However slowly but surely over the past few years, Google has made more and more tweaks to its Travel Tools, making its long-term aspirations clearer. Google doesn’t just want to be an option for where you can search for flights and hotels, it wants to be part of every stage of the online travel process—from discovery and planning your trip to helping you decide where to go and what to do once you reach your destination.

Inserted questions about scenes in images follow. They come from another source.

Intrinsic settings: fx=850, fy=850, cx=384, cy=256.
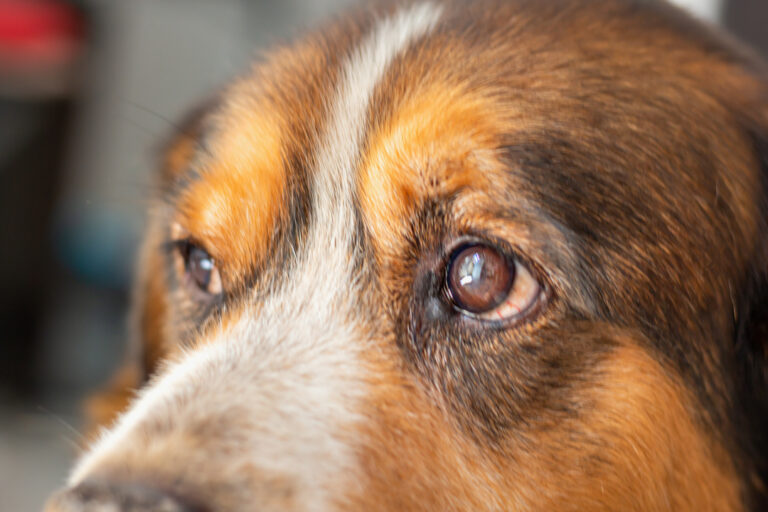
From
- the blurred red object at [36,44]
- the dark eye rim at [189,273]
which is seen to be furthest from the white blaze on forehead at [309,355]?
the blurred red object at [36,44]

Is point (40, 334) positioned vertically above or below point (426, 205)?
below

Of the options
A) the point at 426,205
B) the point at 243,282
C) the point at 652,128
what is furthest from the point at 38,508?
the point at 652,128

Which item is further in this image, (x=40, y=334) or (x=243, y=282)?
(x=40, y=334)

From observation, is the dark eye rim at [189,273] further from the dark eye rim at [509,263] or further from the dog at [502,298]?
the dark eye rim at [509,263]

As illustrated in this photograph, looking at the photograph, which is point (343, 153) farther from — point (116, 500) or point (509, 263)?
point (116, 500)

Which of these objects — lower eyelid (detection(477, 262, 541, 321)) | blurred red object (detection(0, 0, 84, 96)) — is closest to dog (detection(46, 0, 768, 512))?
lower eyelid (detection(477, 262, 541, 321))

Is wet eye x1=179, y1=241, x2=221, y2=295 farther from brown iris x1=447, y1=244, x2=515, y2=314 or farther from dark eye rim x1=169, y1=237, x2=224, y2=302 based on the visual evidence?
brown iris x1=447, y1=244, x2=515, y2=314

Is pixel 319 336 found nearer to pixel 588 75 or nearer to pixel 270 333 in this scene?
pixel 270 333
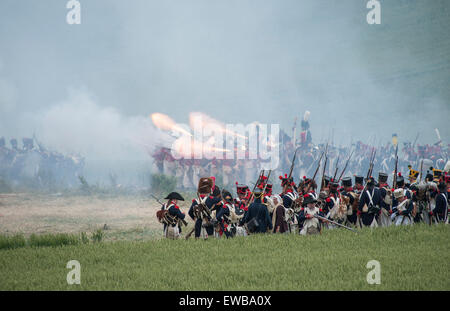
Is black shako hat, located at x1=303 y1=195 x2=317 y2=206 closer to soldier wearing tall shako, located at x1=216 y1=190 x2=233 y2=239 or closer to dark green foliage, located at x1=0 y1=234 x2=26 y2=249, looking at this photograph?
soldier wearing tall shako, located at x1=216 y1=190 x2=233 y2=239

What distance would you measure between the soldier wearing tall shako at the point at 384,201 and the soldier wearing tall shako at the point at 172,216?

More proof of this came this week, when Google announced a few user experience changes to its existing mobile travel tools. Travelers searching via Google on their phone will now find a navigation bar at the top of Google’s interface, where they can toggle between flights and hotels for the dates and destination they’ve already selected (which removes the need for cumbersome separate searches). Perhaps more significantly, they’ve also added “Explore” and “My Trips” tabs to the new navigation, the former offering users a way to decide where they want to go, the latter collecting all upcoming and past travel reservations from the user’s Gmail.

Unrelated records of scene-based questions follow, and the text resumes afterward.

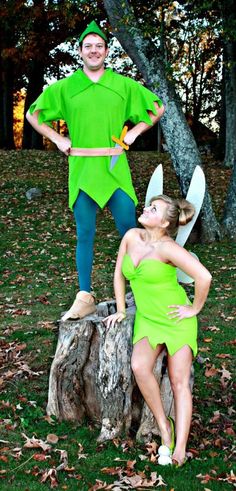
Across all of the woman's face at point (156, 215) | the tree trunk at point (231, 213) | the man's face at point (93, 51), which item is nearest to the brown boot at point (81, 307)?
the woman's face at point (156, 215)

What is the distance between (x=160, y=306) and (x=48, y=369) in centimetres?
205

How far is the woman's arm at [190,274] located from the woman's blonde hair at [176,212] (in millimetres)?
161

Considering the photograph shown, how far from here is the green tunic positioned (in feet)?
15.1

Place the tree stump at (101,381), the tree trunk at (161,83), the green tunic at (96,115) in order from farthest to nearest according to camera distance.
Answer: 1. the tree trunk at (161,83)
2. the green tunic at (96,115)
3. the tree stump at (101,381)

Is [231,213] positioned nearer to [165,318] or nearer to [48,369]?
[48,369]

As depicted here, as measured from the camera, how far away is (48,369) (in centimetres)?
595

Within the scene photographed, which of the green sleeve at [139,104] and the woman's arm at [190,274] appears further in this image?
the green sleeve at [139,104]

So why does this all matter? Mainly, because it helps make it clear that Google’s long-term vision is to shift from an advertising-led business model to a product-led one when it comes to its travel tools. This means instead of collecting revenue from a hotel ad that appears in your results when you type in “hotel in New York,” it wants you to actually book that hotel via its travel tools (for which it collects more money per transaction than its traditional ads).

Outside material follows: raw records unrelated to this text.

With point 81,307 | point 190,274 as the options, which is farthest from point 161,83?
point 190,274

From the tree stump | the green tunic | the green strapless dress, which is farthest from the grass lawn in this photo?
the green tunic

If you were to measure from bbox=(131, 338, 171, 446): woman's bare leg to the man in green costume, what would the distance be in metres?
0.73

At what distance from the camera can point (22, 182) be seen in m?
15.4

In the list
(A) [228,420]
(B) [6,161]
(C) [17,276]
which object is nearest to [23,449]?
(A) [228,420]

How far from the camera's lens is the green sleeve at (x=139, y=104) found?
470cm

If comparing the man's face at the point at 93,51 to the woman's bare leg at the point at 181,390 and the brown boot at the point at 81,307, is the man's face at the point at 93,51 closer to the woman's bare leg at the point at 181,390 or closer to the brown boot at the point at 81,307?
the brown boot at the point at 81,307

And indeed, Google Flights is already making headway with this product-led strategy. While metasearch websites like Kayak and Skyscanner—which aggregate and compare prices, and then refer you elsewhere to book—are well established, Google is at the heels of the industry leader Kayak for airline referral volume, according to Skift’s reporting. For now, Google seems keen to stick to this referral model for both flights and hotels, rather than becoming a booking service itself.
And of course, when it comes to inserting themselves at every part of the travel journey, they have a pretty huge leg up. Most people already use Google products every single day, whether it’s Gmail, Google Maps, or Google Drive. Google, it seems, wants make those services ever more integrated with its travel toolbox. They’ve already done this explicitly with their dedicated Google Trips app, which is getting better at suggesting itineraries and travel activities based on what they know about user preferences.
Google’s new consumer-led vision of its travel products may seem subtle, but make no mistake—it’s ambitious. And it may mean that where you used to use three to five different platforms to research, book, and plan a trip—Expedia, Kayak, TripAdvisor, Airbnb, Booking.com—in the coming years, you might just use Google.